▶ [Work required] Can you retype the following lines exactly, leaving out the picture?

▶ [Records for the exercise]
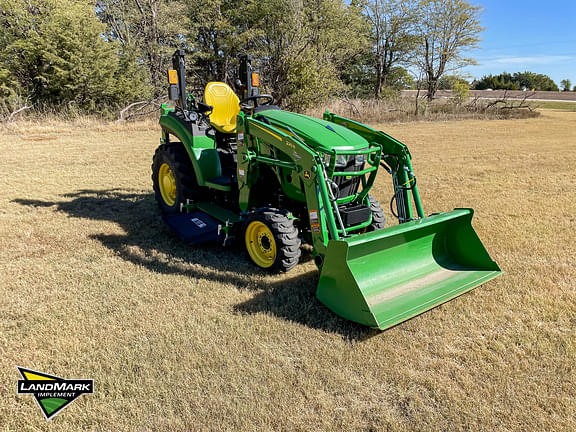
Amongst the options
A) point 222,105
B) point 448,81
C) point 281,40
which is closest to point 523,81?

▶ [Response]
Amongst the options
A) point 222,105
B) point 448,81
C) point 281,40
which is closest to point 523,81?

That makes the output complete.